(Entrées enregistrées)
++++++++

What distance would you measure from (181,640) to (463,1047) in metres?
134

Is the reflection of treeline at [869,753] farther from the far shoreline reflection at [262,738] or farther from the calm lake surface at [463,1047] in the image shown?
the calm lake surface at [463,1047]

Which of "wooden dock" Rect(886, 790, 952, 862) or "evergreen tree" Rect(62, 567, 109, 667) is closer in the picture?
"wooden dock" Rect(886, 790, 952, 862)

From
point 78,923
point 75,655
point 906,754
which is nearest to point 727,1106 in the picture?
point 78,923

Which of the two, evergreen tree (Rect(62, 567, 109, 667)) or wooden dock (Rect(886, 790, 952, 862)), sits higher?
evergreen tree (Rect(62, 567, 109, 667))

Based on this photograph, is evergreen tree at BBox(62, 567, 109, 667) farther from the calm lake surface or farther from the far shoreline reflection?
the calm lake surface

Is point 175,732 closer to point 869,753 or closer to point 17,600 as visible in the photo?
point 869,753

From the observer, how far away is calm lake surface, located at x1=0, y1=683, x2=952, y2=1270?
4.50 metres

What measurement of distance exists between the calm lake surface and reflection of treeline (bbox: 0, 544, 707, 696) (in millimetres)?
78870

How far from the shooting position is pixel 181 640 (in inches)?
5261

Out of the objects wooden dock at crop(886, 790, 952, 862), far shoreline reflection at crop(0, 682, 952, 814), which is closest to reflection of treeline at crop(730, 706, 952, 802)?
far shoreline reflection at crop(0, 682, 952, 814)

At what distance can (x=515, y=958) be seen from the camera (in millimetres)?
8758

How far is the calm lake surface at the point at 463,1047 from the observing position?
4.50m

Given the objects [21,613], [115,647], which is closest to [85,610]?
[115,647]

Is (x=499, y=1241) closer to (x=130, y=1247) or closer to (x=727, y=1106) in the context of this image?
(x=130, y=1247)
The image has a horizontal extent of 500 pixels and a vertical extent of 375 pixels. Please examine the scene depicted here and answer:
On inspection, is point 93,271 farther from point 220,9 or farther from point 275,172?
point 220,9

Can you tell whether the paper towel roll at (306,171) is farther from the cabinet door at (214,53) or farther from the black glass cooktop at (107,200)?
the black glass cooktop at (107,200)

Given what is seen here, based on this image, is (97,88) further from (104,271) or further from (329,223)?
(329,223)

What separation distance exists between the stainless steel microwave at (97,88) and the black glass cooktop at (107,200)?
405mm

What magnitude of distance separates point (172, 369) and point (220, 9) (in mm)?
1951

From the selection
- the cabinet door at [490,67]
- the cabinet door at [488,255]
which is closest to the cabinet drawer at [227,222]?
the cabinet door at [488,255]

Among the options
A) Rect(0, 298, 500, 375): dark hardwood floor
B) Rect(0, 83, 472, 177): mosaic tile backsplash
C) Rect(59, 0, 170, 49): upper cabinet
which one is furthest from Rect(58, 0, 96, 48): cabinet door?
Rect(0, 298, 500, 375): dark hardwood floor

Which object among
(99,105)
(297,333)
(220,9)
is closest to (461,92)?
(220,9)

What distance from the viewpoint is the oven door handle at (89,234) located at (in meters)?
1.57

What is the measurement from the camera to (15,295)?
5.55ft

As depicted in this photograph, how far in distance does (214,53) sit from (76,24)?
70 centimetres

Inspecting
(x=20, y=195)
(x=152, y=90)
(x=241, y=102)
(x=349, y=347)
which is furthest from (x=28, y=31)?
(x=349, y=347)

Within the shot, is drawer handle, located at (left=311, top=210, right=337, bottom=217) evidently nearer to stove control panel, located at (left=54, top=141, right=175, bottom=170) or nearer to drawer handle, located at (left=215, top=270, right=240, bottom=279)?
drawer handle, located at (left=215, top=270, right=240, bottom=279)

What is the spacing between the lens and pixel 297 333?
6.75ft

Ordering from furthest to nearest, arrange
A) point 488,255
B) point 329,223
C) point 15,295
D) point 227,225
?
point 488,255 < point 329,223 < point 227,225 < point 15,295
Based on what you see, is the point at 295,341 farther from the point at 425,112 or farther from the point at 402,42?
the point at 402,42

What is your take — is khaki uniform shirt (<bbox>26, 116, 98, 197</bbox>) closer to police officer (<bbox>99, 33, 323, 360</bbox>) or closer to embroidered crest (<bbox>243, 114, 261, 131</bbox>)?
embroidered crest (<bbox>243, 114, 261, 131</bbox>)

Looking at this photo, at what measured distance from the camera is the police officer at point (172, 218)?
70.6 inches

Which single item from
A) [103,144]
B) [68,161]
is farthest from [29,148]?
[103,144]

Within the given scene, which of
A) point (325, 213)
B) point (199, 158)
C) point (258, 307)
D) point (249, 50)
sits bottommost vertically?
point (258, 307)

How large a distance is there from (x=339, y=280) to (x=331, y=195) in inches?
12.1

++++++++

Reproduisez à l'identique toutes les lignes ci-dessus, sans rien y changer.

What distance would you measure from (181,640) to (463,1047) in metres?
134

Is the reflection of treeline at [869,753] farther from the far shoreline reflection at [262,738] or farther from the calm lake surface at [463,1047] in the image shown?
the calm lake surface at [463,1047]

Which of "wooden dock" Rect(886, 790, 952, 862) or "evergreen tree" Rect(62, 567, 109, 667) is closer in the picture?
"wooden dock" Rect(886, 790, 952, 862)

From
point 78,923
point 75,655
point 906,754
which is nearest to point 727,1106 in the picture?
point 78,923

Which of the two, evergreen tree (Rect(62, 567, 109, 667)) or wooden dock (Rect(886, 790, 952, 862)), sits higher?
evergreen tree (Rect(62, 567, 109, 667))

Based on this photograph, is evergreen tree at BBox(62, 567, 109, 667) farther from the calm lake surface or farther from the far shoreline reflection?
the calm lake surface

Is point 175,732 closer to point 869,753 or closer to point 17,600 as visible in the photo?
point 869,753

From the observer, how far away is calm lake surface, located at x1=0, y1=683, x2=952, y2=1270?
4.50 metres

What measurement of distance exists between the calm lake surface and reflection of treeline (bbox: 0, 544, 707, 696) (in millimetres)?
78870

How far from the shooting position is pixel 181 640 (in inches)?
5261

Out of the objects wooden dock at crop(886, 790, 952, 862), far shoreline reflection at crop(0, 682, 952, 814), which is closest to reflection of treeline at crop(730, 706, 952, 802)?
far shoreline reflection at crop(0, 682, 952, 814)

At what distance can (x=515, y=958) be seen from the camera (in millimetres)?
8758

How far is the calm lake surface at the point at 463,1047 from the observing position?
4.50m

Given the objects [21,613], [115,647], which is closest to [85,610]?
[115,647]

Is (x=499, y=1241) closer to (x=130, y=1247) or closer to (x=727, y=1106) in the context of this image?
(x=130, y=1247)
The image has a horizontal extent of 500 pixels and a vertical extent of 375 pixels. Please examine the scene depicted here and answer:
On inspection, is point 93,271 farther from point 220,9 or farther from point 275,172?
point 220,9

Can you tell whether the paper towel roll at (306,171) is farther from the cabinet door at (214,53) or farther from the black glass cooktop at (107,200)?
the black glass cooktop at (107,200)

Given what is seen here, based on this image, is (97,88) further from (104,271) or further from (329,223)?
(329,223)

What separation distance exists between the stainless steel microwave at (97,88) and the black glass cooktop at (107,200)?
405mm

What magnitude of distance separates point (172, 369) and point (220, 9) (in mm)?
1951

From the selection
- the cabinet door at [490,67]
- the cabinet door at [488,255]
which is closest to the cabinet drawer at [227,222]?
the cabinet door at [488,255]

Among the options
A) Rect(0, 298, 500, 375): dark hardwood floor
B) Rect(0, 83, 472, 177): mosaic tile backsplash
C) Rect(59, 0, 170, 49): upper cabinet
which one is furthest from Rect(58, 0, 96, 48): cabinet door?
Rect(0, 298, 500, 375): dark hardwood floor

Which object among
(99,105)
(297,333)
(220,9)
is closest to (461,92)?
(220,9)

What distance from the viewpoint is the oven door handle at (89,234) located at (in meters)?
1.57

What is the measurement from the camera to (15,295)?
5.55ft

As depicted in this photograph, how far in distance does (214,53) sit from (76,24)?
70 centimetres

Inspecting
(x=20, y=195)
(x=152, y=90)
(x=241, y=102)
(x=349, y=347)
which is furthest from (x=28, y=31)?
(x=349, y=347)

Within the shot, is drawer handle, located at (left=311, top=210, right=337, bottom=217) evidently nearer to stove control panel, located at (left=54, top=141, right=175, bottom=170) or nearer to drawer handle, located at (left=215, top=270, right=240, bottom=279)?
drawer handle, located at (left=215, top=270, right=240, bottom=279)

What is the spacing between the lens and pixel 297 333?
6.75ft

Ordering from furthest to nearest, arrange
A) point 488,255
B) point 329,223
C) point 15,295
D) point 227,225
?
point 488,255 < point 329,223 < point 227,225 < point 15,295
Based on what you see, is the point at 295,341 farther from the point at 425,112 or farther from the point at 402,42?
the point at 402,42

What is your take — is khaki uniform shirt (<bbox>26, 116, 98, 197</bbox>) closer to police officer (<bbox>99, 33, 323, 360</bbox>) or closer to embroidered crest (<bbox>243, 114, 261, 131</bbox>)?
embroidered crest (<bbox>243, 114, 261, 131</bbox>)

Looking at this photo, at what measured distance from the camera is the police officer at point (172, 218)?
70.6 inches

Which single item from
A) [103,144]
B) [68,161]
is farthest from [29,148]?
[103,144]

Within the given scene, which of
A) point (325, 213)
B) point (199, 158)
C) point (258, 307)
D) point (249, 50)
sits bottommost vertically?
point (258, 307)

How large a distance is there from (x=339, y=280) to (x=331, y=195) in inches?
12.1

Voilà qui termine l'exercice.